Thanks all for your encouragement, as always the responses are most helpful. I keep trying to convince myself that I am fine. My last few bouts have been horrible. Yesterday though, was horrible in a different way. Went to the fair w/my husband x4 kids....managed to sneak a couple drinks before we got there & 2 more within a hour of being there. I was excited & happy go lucky for a little while as I rode every crazy upside down/sideways ride w/my 12 yr old which is my fearless one. Liquid courage I suppose & part of me just wanted to feel that sensation of falling & being a little scared of the rides...wanting to "feel" alive.

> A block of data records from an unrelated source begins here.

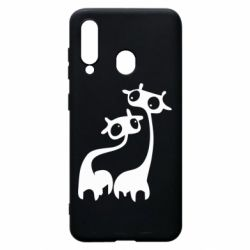 Чехол для Samsung A60 Жирафы
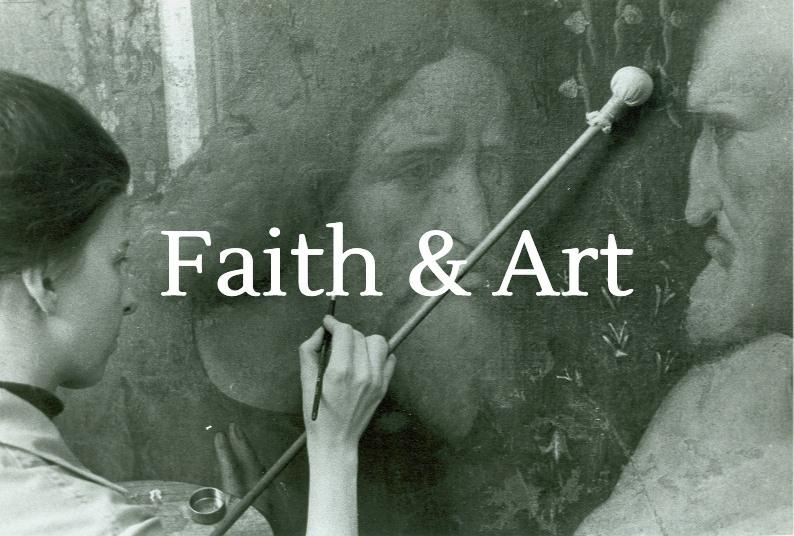 Faith -1.jpg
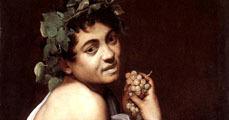 A barokk festészet nyomában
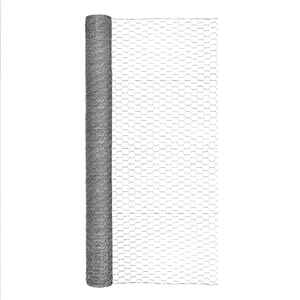 Garden Zone  48 in. H x 50 ft. L 20 Ga. Silver  Poultry Netting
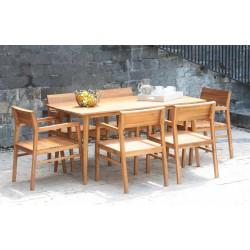 Комплект мебели Andorra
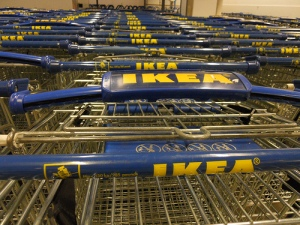 How do you solve a problem like IKEA?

But after not too long, we were off doing other things and there was no bar in site that I could sneak away to...I became irritated and depressed. Snapping at everyone and getting frustrated over the smallest things. Not until later in the evening did I have a chance to return to the bar as we had split up taking kids different ways & were meeting back by my choice, in the grassy area (next to the bar). I was so relieved to finally be close & went & grabbed a beer (to seem less suspicious to my husband) but downed a couple shots of tequila while standing up at the bar. Then I went up again just before they closed it up, cause I just wasn't feeling it yet, so threw in another shot. Then I was relieved, good for a bit while the kids ran off their sugar in the grass chasing eachother with huge stuffed animals.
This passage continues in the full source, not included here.